- _Your task_
Start with the line that holds "KEEP CALM AND". Please copy it and each remaining line below exactly, leaving pictures out.

- _Supplied information_
*** Begin section ***
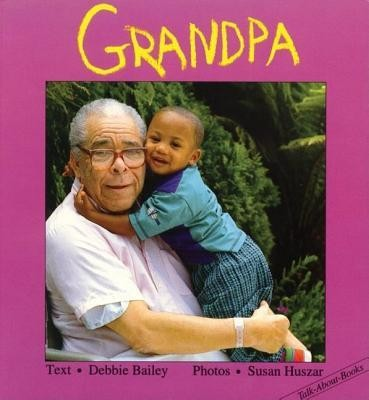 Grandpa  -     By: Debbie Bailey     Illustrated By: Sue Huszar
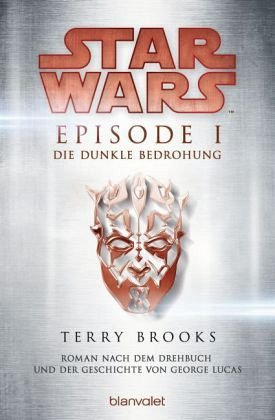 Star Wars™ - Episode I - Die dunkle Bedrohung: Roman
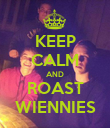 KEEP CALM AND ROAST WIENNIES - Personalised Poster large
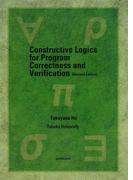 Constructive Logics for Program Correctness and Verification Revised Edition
*** End section ***
- _Answer space_
 KEEP CALM AND ROAST WIENNIES - Personalised Poster large
 Constructive Logics for Program Correctness and Verification Revised Edition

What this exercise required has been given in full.